Hoje, no apiário das Lusitanas a 600m de altitude, o rosmaninho está a desabrolhar. Como no ano passado, assim como nos anteriores, antes de 15 de abril as abelhas pouco ou nada tirarão dele.
No entanto as colónias, como habitualmente, estão à frente do rosmaninho. Nunca foi do pólen e do néctar do rosmaninho que elas dependeram para crescer. Sim de diversas flores subsidiárias presentes no campo já em fevereiro. À entrada de abril as colónias, formadas por 20 mil ou um pouco mais de indivíduos , estão a atingir a maturidade. Algumas iniciam os últimos preparativos para se reproduzirem, enxameando. Ora como este ano vou ter menos disponibilidade para fazer a prevenção da enxameação nos moldes em que a tenho feito em anos anteriores, decidi queimar algumas etapas e antecipar-me. Em termos práticos isto significa que estou a isolar desde já rainhas de colónias que têm 8 quadros com criação e 10 quadros com abelhas. Isolo a rainha-mãe com 2 a 3 quadros e abelhas retiradas da colónia-mãe. Coloco-os em núcleo. Os núcleos são deixados num outro local do mesmo apiário, e por esta razão sacudo mais um ou dois quadros de abelhas, contando que uma parte delas regressará à colónia-mãe.

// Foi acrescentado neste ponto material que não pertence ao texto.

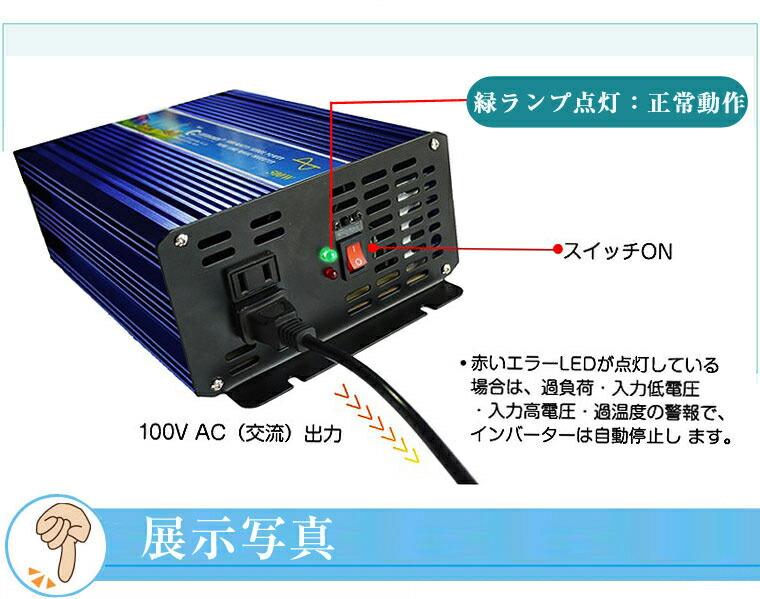 �����ȥ���С��� 12V 100V �������� ���Ѽ��ȿ� ����С���ȯ�ŵ���50Hz/60Hz ���1000�� �ִֺ���2000W  DC12V��AC100V �ѥ����С����� �����Ѵ����� ���Ѵ���ϩ ���Ѵ����� ���ȿ��Ѵ����� ���������Ѵ��� ���Ѵ��� �����Ѵ� ľή�����ή�� ��������/�ɺ�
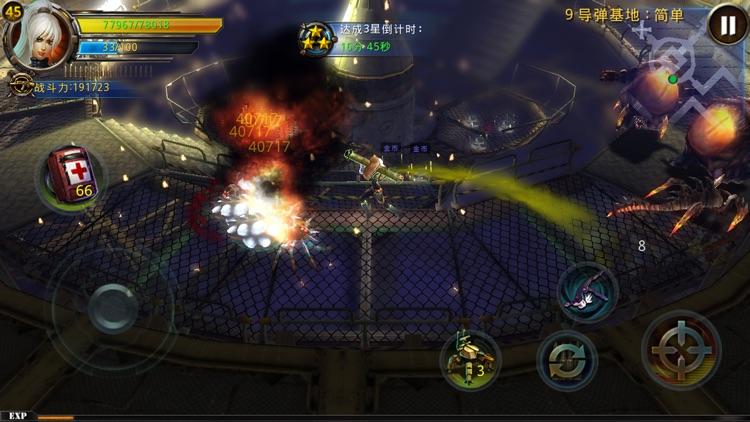 破碎黎明2 screenshot-4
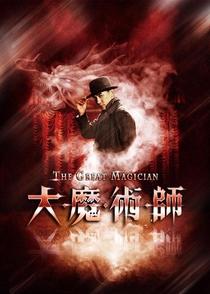 The Great Magician - Poster / Capa / Cartaz - Oficial 19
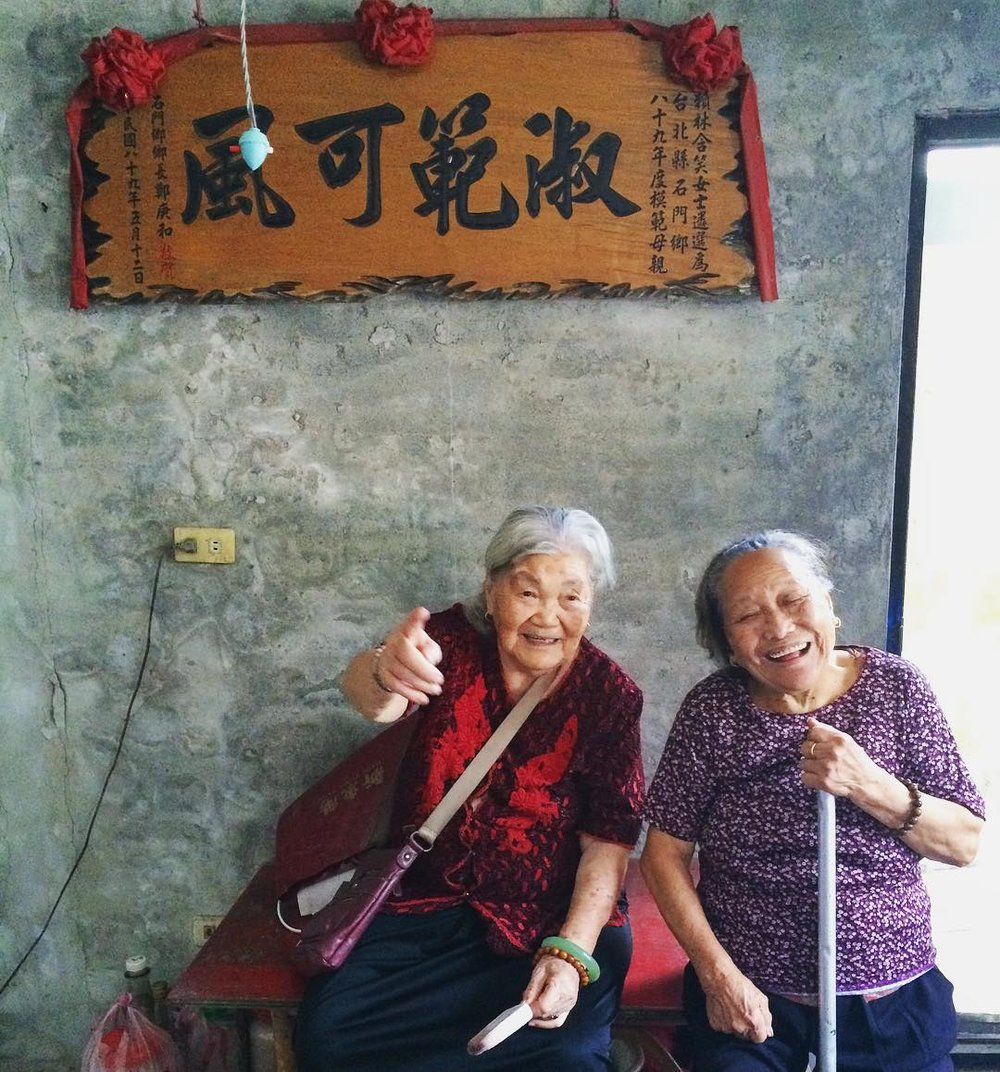 My amazing waipo (on the left) was the spark that made me begin writing THE ASTONISHING COLOR OF AFTER. (Some of you have heard me tell the story of how my grandmother was sold to another family as a baby—this woman next to her was the daughter that family sold in order to have the money to purchase my grandmother.) Waipo is very old, and very frail, but I really hope that I'll be able to visit her and give her a copy of the book. She won't be able to read it—she's illiterate, even with Chinese characters, and has never learned English—but she'll be thrilled to see my photograph on the back flap. I can already hear her voice brimming with pride when she remarks that I'm a writer, just like my mother.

Para lá da identificação de boas colónias para entregar a um outro cliente, da verificação do estádio sanitários de todas as colónias, da alimentação de algumas e colocação de sobreninhos sobre umas poucas, foi o maneio de isolamento de rainhas o que mais tempo me levou e, simultaneamente, o mais prazeroso. Encontrar uma rainha entre 20 mil indivíduos e em menos de 5 minutos é um jogo que gosto de jogar comigo mesmo. Evitar que estas rainhas e abelhas, nas quais despendi tempo e recursos nos meses de outono-inverno, enxameiem e vão para um canto qualquer nesta altura do ano e que, ao contrário, as mantenho nas minhas caixas é uma recompensa que muito me agrada. Hoje neste apiário procurei seis rainhas, encontrei 6 rainhas e vi muitas dezenas de milhar de abelhas a passarem-me diante dos olhos e… não me cansei. No final da tarde entreguei os enxames ao meu cliente. Trabalho feito por hoje.
As 6 colónias orfanadas vão levar a cabo a criação de novas rainhas. Esta realidade não precisa de mim.
Hoje, a 900 m de altitude, entrei no apiário por volta das 13h30. A temperatura rondava os 11ºC, o vento era fraco e o sol ía aparecendo por detrás de algumas nuvens ocasionais. As colónias estão saudáveis e a crescer.
Os objectivos centrais desta inspecção eram dois: (i) alimentar as colónias com pasta de açúcar; (ii) identificar colónias fortes, com pelo menos 7 quadros com criação e 9 quadros bem cobertos de abelhas, para entregar amanhã a um dos meus clientes. Como habitualmente tirei umas fotos.